#### [Aufgabe 1]
Beantworte anhand des Artikels zur Medienkrise in Österreich:
(a) Welche Funktion hat Ute Groß in der Gewerkschaft?
(b) Wie viele Arbeitsplätze dürften laut internen Hochrechnungen heuer in der heimischen Medienbranche verloren gehen?
(c) Bei welcher Zeitung ist Groß Betriebsrätin?
#### [Aufgabe 2]
Schreibe den Artikel zur Medienkrise in Österreich im Anschluss an seinen letzten Satz weiter.

#### [Vorliegender Text]
------

Medien

Medien-Krise: Jetzt "Hilferuf" der Gewerkschaft

"Einen Hilfeschrei, einen Weckruf", haben am Donnerstag die Gewerkschaft GPA und der Presseclub Concordia angesichts der Medienkrise in Österreich losgelassen. 

"Ja, wir sind am Untergang, wir funken SOS", sagte Ute Groß, Vorsitzende der Journalist:innengewerkschaft, in einer Pressekonferenz mit GPA-Chefin Barbara Teiber in Wien. "Die Lage in unserer Branche ist dramatisch, die Situation verschärft sich nahezu täglich." Die Politik wurde dringend zum raschen Handeln aufgerufen.

1.000 Medien-Profis sind arbeitslos gemeldet 

Nach internen Hochrechnungen dürften laut Groß heuer 300 Arbeitsplätze in der heimischen Medienbranche verloren gehen. Etwa 1.000 Journalistinnen und Journalisten, aber auch Angestellte in den Bereichen Korrektorat, Lektorat oder Grafik seien derzeit beim AMS arbeitslos gemeldet, "und wir befürchten, dass das Ende noch nicht erreicht ist". Groß, die auch Betriebsrätin bei der "Kleinen Zeitung" ist, sah drei wesentliche Facetten "des Dramas": Die Betroffenen würden sich vermutlich beruflich völlig neu orientieren müssen, da es im Journalismus immer weniger Arbeitsplätze gebe; die verbliebenen Kolleginnen und Kollegen litten unter enormer Arbeitsverdichtung; unter diesen Umständen sei die Qualität nicht zu halten. "Qualität ist aber unsere einzige Lebensversicherung. Wir müssen relevant bleiben. Mutiger, unabhängiger, faktenbasierter Journalismus ist ein Grundpfeiler der Demokratie."

------

#### [Erfasste Daten]
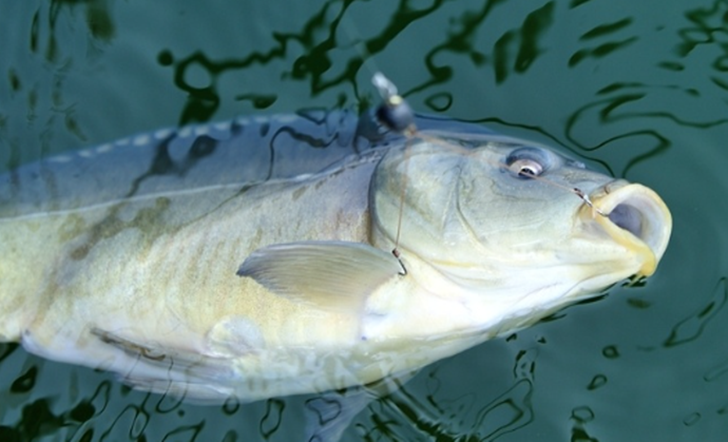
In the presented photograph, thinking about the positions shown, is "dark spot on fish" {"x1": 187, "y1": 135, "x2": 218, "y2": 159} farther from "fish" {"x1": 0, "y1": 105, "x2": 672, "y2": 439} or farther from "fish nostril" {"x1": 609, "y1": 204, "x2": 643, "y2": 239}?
"fish nostril" {"x1": 609, "y1": 204, "x2": 643, "y2": 239}

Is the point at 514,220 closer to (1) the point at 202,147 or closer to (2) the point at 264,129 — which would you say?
(2) the point at 264,129

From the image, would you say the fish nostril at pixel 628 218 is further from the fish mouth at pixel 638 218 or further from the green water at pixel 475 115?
the green water at pixel 475 115

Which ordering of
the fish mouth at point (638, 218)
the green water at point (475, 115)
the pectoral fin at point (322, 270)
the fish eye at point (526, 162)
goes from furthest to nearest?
the green water at point (475, 115) < the fish eye at point (526, 162) < the pectoral fin at point (322, 270) < the fish mouth at point (638, 218)

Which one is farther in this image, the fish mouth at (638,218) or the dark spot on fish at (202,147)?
the dark spot on fish at (202,147)

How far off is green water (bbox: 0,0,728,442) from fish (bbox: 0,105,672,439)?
0.67ft

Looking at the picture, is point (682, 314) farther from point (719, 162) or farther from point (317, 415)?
point (317, 415)

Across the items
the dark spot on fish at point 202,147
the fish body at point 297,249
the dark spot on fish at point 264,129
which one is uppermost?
the dark spot on fish at point 264,129

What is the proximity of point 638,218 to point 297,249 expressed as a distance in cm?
126

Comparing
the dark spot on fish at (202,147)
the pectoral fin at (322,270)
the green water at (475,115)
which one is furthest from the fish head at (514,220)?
the dark spot on fish at (202,147)

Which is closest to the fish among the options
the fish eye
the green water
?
the fish eye

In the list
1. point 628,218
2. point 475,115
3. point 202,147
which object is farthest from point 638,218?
point 202,147

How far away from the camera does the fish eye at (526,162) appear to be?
374 cm

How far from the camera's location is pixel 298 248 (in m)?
3.57

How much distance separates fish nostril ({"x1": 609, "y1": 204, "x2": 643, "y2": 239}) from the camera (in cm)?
359
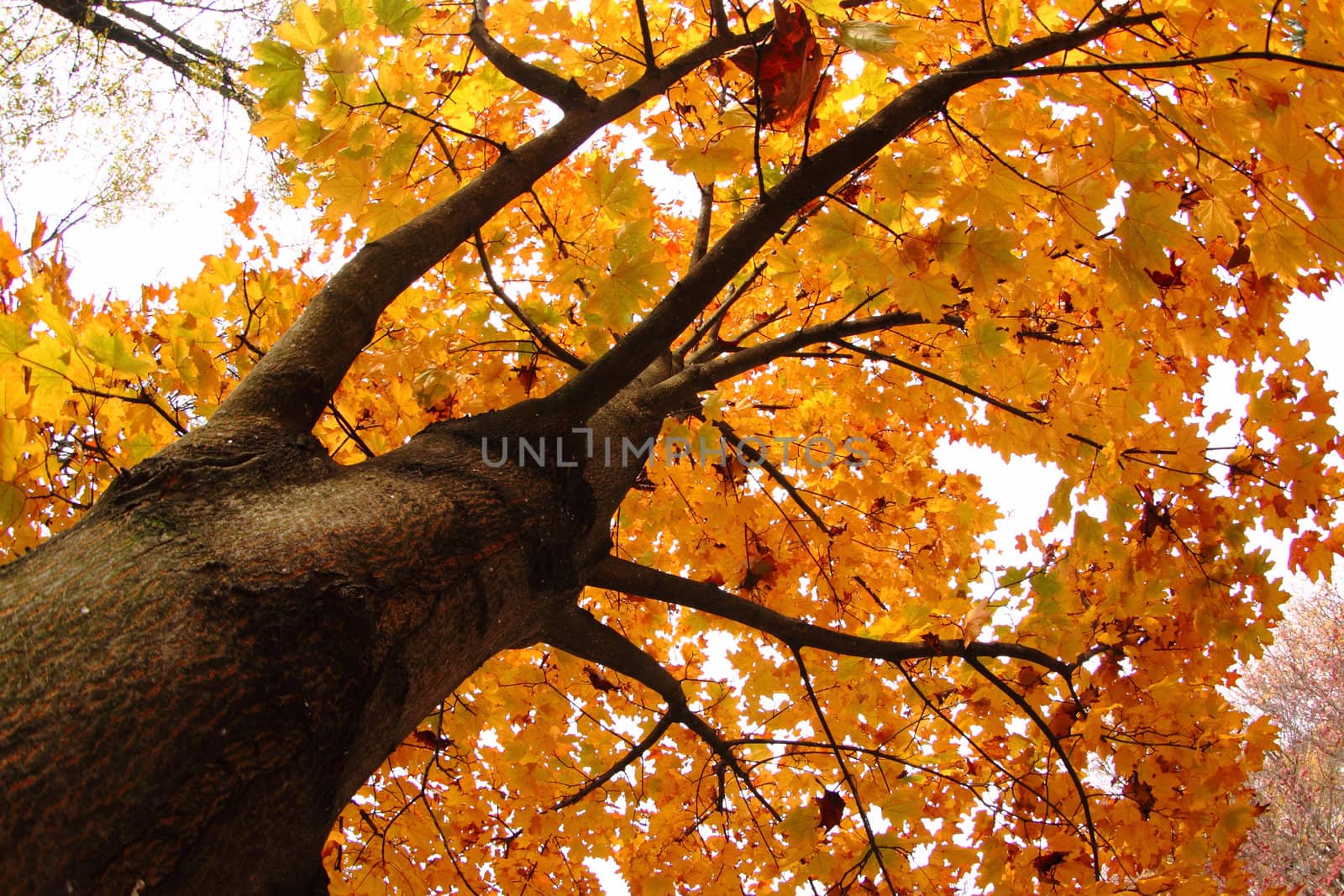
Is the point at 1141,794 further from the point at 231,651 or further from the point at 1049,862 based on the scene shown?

------

#### [Lösung 1]
(a) Sie ist Vorsitzende der Journalist:innengewerkschaft.
(b) 300 Arbeitsplätze.
(c) Bei der "Kleinen Zeitung".

#### [Lösung 2]
Konkrete Forderungen an die Politik

"Wenn man zuschaut, wie Journalismus stirbt, nimmt man in Kauf, dass es niemanden mehr gibt, der den Mächtigen unbequeme Fragen stellt. Diese Aufgabe werden Parteimedien nicht übernehmen können", sagte Colette Schmidt, Betriebsratsvorsitzende des "Standard". Sie formulierte namens des Podiums einige Forderungen zur Absicherung des Qualitätsjournalismus: Medienförderung nach klaren und transparenten Kriterien, eine für Journalismus-Förderung zweckgebundene Erhöhung der Digitalsteuer von 5 auf 7 Prozent, die steuerliche Absetzbarkeit eines Print- oder Online-Abos sowie eine rasche Umsetzung der von der Regierung versprochenen Vertriebsförderung. "Ich habe nicht das Gefühl, dass sich die Politik der Lage bewusst ist, denn es passiert nichts", meinte Schmidt. Man sei nicht gegen die notwendige Transformation der Medien, "aber wenn die Vertriebsförderung nicht bald kommt, wird es nichts mehr geben, was sich transformieren ließe", sagte Groß. "Es ist 5 nach 12. Wenn jetzt nichts passiert, wird dem einen oder anderen Haus nichts anderes übrigbleiben, als im nächsten Jahr den Weg zum Konkursgericht anzutreten."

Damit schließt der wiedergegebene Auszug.